§ DOCUMENT EXCERPT:
'''
The axles are X7200552G, they aren't long enough for this loco so square washers will pack the outside cranks (laminated from etch) to the right width. The cranks are fitted on a small square end with a socket screw and are self quartering. The wheels were more of a problem but I found that 7848 bogie wheels can be tapped 3BA and will screw on to the extended axles quite satisfactorily despite it being a square hole in the brass insert. Each crank is made from 4 layers, the inner ones with square holes, the outer one has a round hole to take the head of the socket screw, two square washers on the axle behind the crank. Crankpins are 1/16" brass wire pressed in to the cranks, the coupling rods have holes to match this.
'''
§ QUESTIONS TO ANSWER:
a) In the loco build notes, write out the part between "The axles are" and "to match this.", inclusive, swapping in "hex bolt" for "socket screw".
b) According to the loco build notes, why are square washers used on the axles?
The lines after the loco build notes are separate material.

§ THE DATA:
'''
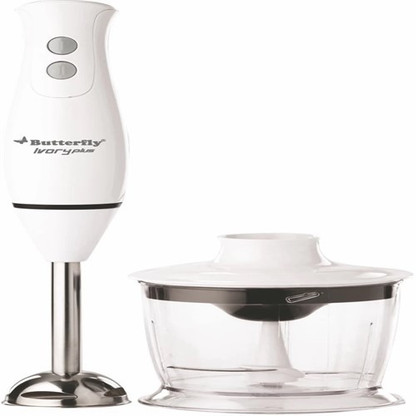 Butterfly Ivory Mixer Grinder Price 2025 www.alhudapk
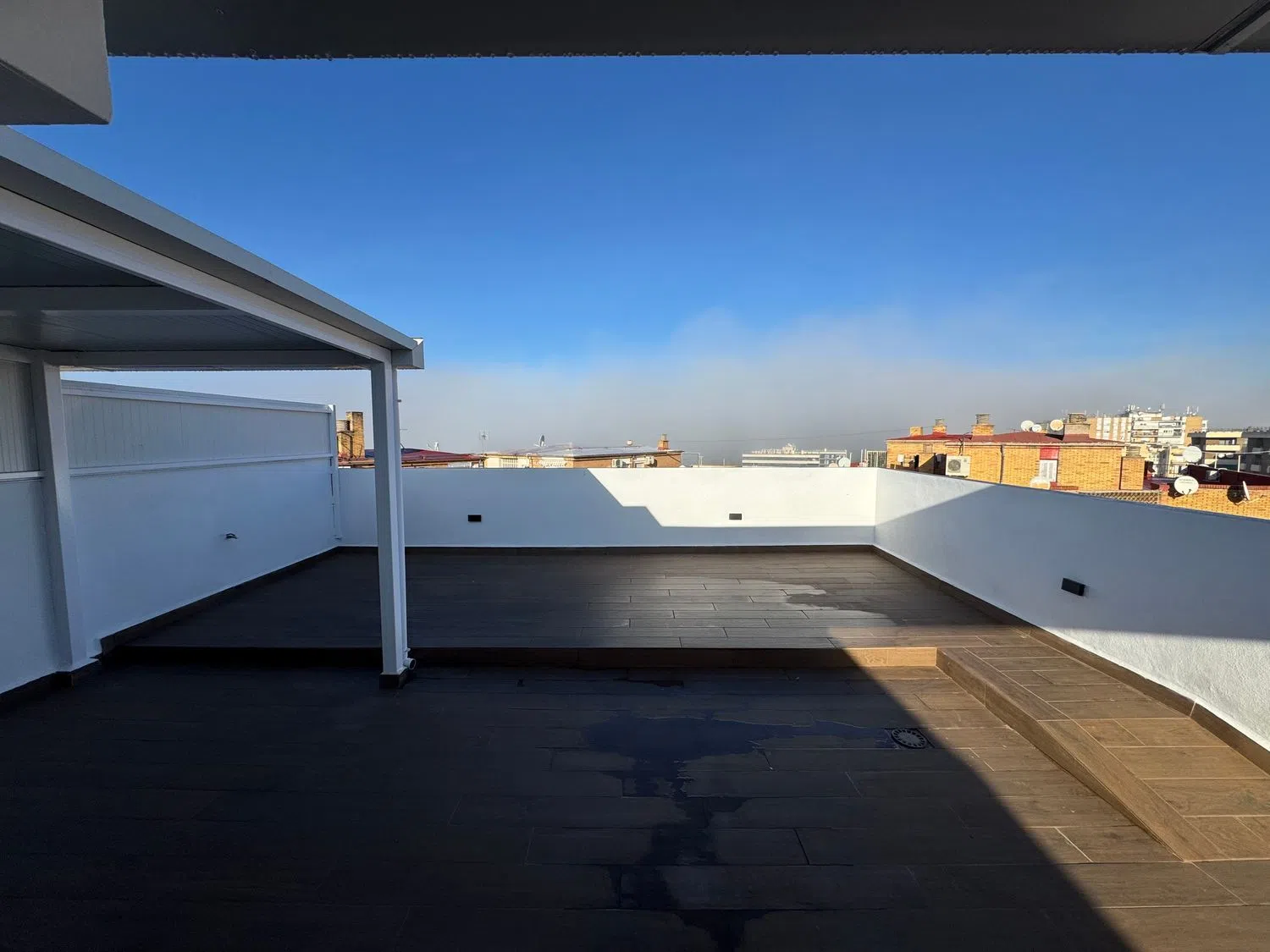 Ático en calle las Flores, 5 - Foto 6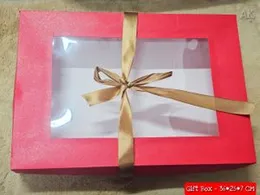 Gift Box â Size Mentioned in Picture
'''
§ TASK RESULTS:
a)
The axles are X7200552G, they aren't long enough for this loco so square washers will pack the outside cranks (laminated from etch) to the right width. The cranks are fitted on a small square end with a hex bolt and are self quartering. The wheels were more of a problem but I found that 7848 bogie wheels can be tapped 3BA and will screw on to the extended axles quite satisfactorily despite it being a square hole in the brass insert. Each crank is made from 4 layers, the inner ones with square holes, the outer one has a round hole to take the head of the hex bolt, two square washers on the axle behind the crank. Crankpins are 1/16" brass wire pressed in to the cranks, the coupling rods have holes to match this.

b) The axles aren't long enough for this loco. The square washers pack the outside cranks out to the right width.